“It is, it is so!” came the deep, unanimous answer, that caused the stirless leaves to shake in the still air.
“I understand, O Tshoza, brother of Matiwane and uncle of Saduko the chief,” I replied. “But Bangu is a strong man, living, I am told, in a strong place. Still, let that go; for have you not said that you come out to conquer or to die, you who have nothing to lose; and if you conquer, you conquer; and if you die, you die and the tale is told. But supposing that you conquer. What will Panda, King of the Zulus, say to you, and to me also, who stir up war in his country?”
Now the Amangwane looked behind them, and Saduko cried out:
“Appear, messenger from Panda the King!”
Before his words had ceased to echo I saw a little, withered man threading his way between the tall, gaunt forms of the Amangwane. He came and stood before me, saying:
“Hail, Macumazahn. Do you remember me?”
“Aye,” I answered, “I remember you as Maputa, one of Panda’s indunas.”
“Quite so, Macumazahn; I am Maputa, one of his indunas, a member of his Council, a captain of his impis [that is, armies], as I was to his brothers who are gone, whose names it is not lawful that I should name. Well, Panda the King has sent me to you, at the request of Saduko there, with a message.”

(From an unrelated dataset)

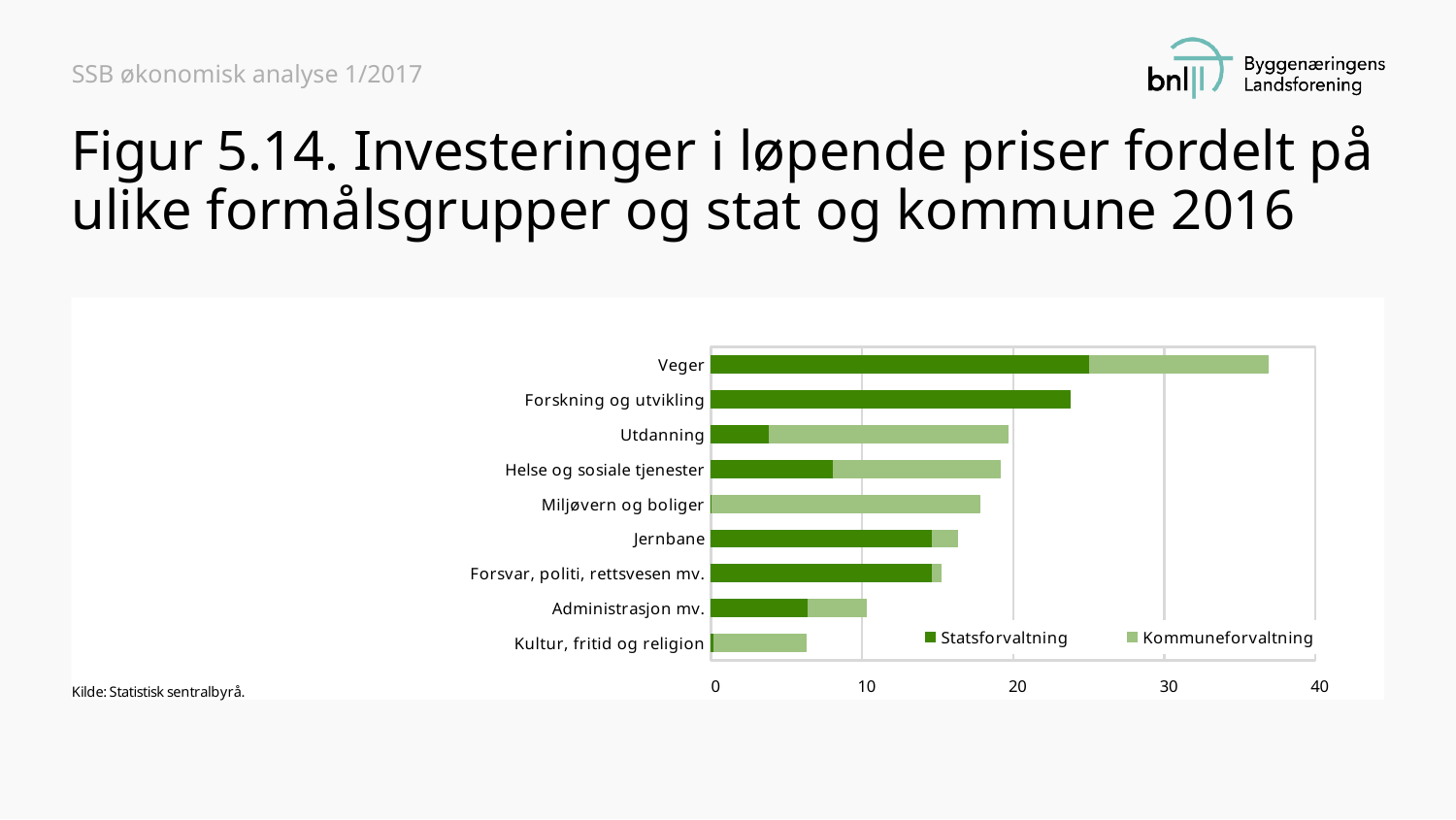
Is the total value for Forskning og utvikling greater or less than 20? greater Is the total value for Jernbane greater or less than 10? greater Is the total value for Veger greater or less than 30? greater Which two series are listed in the legend? Statsforvaltning and Kommuneforvaltning How many series does the legend list? 2 What kind of chart is shown on the slide? Stacked horizontal bar chart Which has the larger Statsforvaltning value, Utdanning or Helse og sosiale tjenester? Helse og sosiale tjenester How many categories (formålsgrupper) are shown on the chart? 9 Which category has the lowest total investment? Kultur, fritid og religion Which has the larger total investment, Veger or Forskning og utvikling? Veger Which category has the highest total investment? Veger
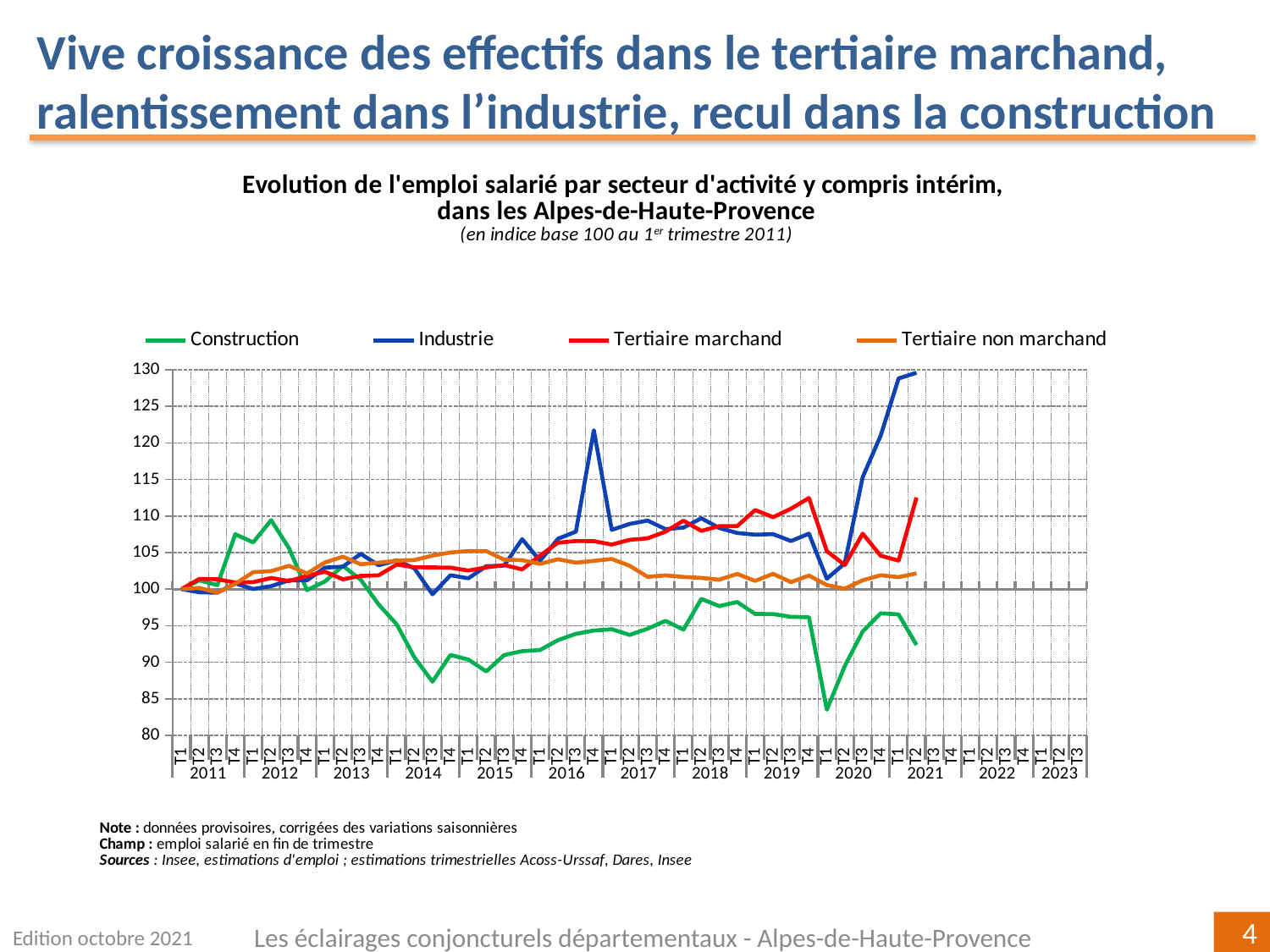
Is the value for Industrie at T4 2016 greater or less than 120? greater What kind of chart is shown on the slide? line chart Which series reaches the highest value on the chart? Industrie At T2 2021, which is larger: Industrie or Construction? Industrie Is the value for Construction at T1 2020 greater or less than 85? less Does the Industrie line rise or fall between T1 2020 and T2 2021? rise Is the value for Industrie at T2 2021 greater or less than 125? greater How many series does the legend list? 4 Which series falls to the lowest value on the chart? Construction What colour is the Construction line in the chart? green At T1 2020, which is larger: Construction or Tertiaire non marchand? Tertiaire non marchand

“How do I know that you are a true messenger?” I asked. “Have you brought me any token?”
“Aye,” he answered, and, fumbling under his cloak, he produced something wrapped in dried leaves, which he undid and handed to me, saying:
“This is the token that Panda sends to you, Macumazahn, bidding me to tell you that you will certainly know it again; also that you are welcome to it, since the two little bullets which he swallowed as you directed made him very ill, and he needs no more of them.”
I took the token, and, examining it in the moonlight, recognised it at once.
It was a cardboard box of strong calomel pills, on the top of which was written: “Allan Quatermain, Esq.: One only to be taken as directed.” Without entering into explanations, I may state that I had taken “one as directed,” and subsequently presented the rest of the box to King Panda, who was very anxious to “taste the white man’s medicine.”
“Do you recognise the token, Macumazahn?” asked the induna.
“Yes,” I replied gravely; “and let the King return thanks to the spirits of his ancestors that he did not swallow three of the balls, for if he had done so, by now there would have been another Head in Zululand. Well, speak on, Messenger.”
But to myself I reflected, not for the first time, how strangely these natives could mix up the sublime with the ridiculous. Here was a matter that must involve the death of many men, and the token sent to me by the autocrat who stood at the back of it all, to prove the good faith of his messenger, was a box of calomel pills! However, it served the purpose as well as anything else.